1st Grade Fields of Poppies

This lesson was inspired by wonderful art teacher Susan Tiedemann from South Brunswick, NJ. Take a look her 2nd graders working on their poppies!

First graders really were able to understand the concepts of background, middle ground, and foreground along with how to use size to make things look farther away and close up.

We started this lesson by working on the Smartboard. I used Notebook software to create a green field and poppies in a variety of sizes - tiny, small, medium, and large. Each student got to come up and pick a poppy and move it to a spot on the field that made sense to them. We worked as a group to decide if the poppy was put in an appropriate place. The students love interacting with the Smartboard.

After working on the Smartboard students painted green lines for our field on a 18x24 paper. The large size and big brushes excited them! We let these dry until next class.
Next class we reviewed background, middle ground, and foreground along with how size makes things look near and far. They worked on painting small, medium, and large poppies in their field. Once the poppies were painted they were able to dab tiny white and yellow flowers using a qtip.

To finish off our paintings students added some lines in the center of the flowers and some more green field lines using oil pastels.

See more of our field of poppies on Artsonia - Roosevelt  & Washington

Saturday, April 21, 2012

Birdbath Sculptures with Melted Glass Water

I saw this idea posted on smART Class blog a year or so ago and thought it would be a great project for 4th graders.

The original picture is from Mayco's project section on their website. It looked like it could be done using pinch pots - so we gave it a try!

It took us two(45min) class periods to create the sculpture. The first class we used two pinch pots to create the birdbath. Students added designs into the clay using various tools, shells, and found objects. 
 The next class we finished any designs on our sculptures and added a bird and put them out on a table for us to admire and let dry. The reactions of the other students in and out of the Art room - Oooo's and Aww's mixed with some jealousy - created an air of excitement that made the two classes working on these even more anxious to finish them.

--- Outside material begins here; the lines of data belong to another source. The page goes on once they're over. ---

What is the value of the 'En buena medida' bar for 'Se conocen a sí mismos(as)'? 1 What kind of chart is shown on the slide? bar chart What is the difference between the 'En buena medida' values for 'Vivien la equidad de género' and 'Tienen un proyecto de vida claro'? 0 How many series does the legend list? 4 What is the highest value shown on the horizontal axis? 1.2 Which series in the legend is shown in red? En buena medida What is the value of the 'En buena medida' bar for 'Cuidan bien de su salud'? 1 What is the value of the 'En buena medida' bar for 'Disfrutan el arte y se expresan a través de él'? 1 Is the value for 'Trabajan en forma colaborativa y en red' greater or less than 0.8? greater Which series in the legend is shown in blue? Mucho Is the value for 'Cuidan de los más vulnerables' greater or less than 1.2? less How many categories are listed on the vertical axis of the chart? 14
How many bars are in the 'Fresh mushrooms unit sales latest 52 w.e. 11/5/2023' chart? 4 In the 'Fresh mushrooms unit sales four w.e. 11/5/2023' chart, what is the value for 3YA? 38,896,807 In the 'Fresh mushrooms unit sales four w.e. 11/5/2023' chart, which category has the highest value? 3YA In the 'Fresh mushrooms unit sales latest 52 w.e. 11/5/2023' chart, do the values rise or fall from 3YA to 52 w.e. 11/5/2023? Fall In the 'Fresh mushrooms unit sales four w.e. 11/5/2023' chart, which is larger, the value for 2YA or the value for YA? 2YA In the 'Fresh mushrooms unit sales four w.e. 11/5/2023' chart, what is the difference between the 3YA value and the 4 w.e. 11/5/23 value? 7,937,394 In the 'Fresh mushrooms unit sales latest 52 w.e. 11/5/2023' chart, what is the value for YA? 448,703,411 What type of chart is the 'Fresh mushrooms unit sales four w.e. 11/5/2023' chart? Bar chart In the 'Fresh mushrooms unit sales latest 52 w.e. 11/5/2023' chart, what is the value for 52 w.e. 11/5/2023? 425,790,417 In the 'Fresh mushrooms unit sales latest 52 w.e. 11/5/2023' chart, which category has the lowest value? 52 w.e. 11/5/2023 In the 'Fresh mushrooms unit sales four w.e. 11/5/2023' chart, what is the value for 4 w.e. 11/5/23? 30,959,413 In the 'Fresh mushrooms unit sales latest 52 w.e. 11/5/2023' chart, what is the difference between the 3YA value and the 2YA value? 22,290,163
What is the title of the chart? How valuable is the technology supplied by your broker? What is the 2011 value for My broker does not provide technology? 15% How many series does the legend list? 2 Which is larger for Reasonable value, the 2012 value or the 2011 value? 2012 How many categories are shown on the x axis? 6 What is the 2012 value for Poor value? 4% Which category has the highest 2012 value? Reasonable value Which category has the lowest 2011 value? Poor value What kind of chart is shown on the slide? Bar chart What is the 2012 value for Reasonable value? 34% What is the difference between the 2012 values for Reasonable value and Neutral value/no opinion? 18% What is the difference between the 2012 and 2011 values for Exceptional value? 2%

After Spring Break our pots had been bisque fired and were ready to glaze! Students used a variety of colors of glazes on their clay pieces. We use low-fire clay and glazes at the elementary level in our district.
We dropped a couple of glass marble pieces into the middle of the piece after the glaze was applied. I had seen this done on other art teacher's blogs, but had never tried it. The students were excited to learn that they would be the first classes to try this. "You mean you've never done this before Mrs. G? How do you know it will work?"  I just shrugged my shoulders and said - "I guess we will find out!"

Here they are ready to go in the kiln for the glaze firing - 

I couldn't wait to take these out of the kiln!  Here are some of the finished pieces. I did notice some of the birdbaths with wider tops needed an extra marble or two, and the color choice of glaze did affect how the blue marbles looked when melted. So I will use this knowledge to guide my two other 4th grade classes who are about to glaze theirs.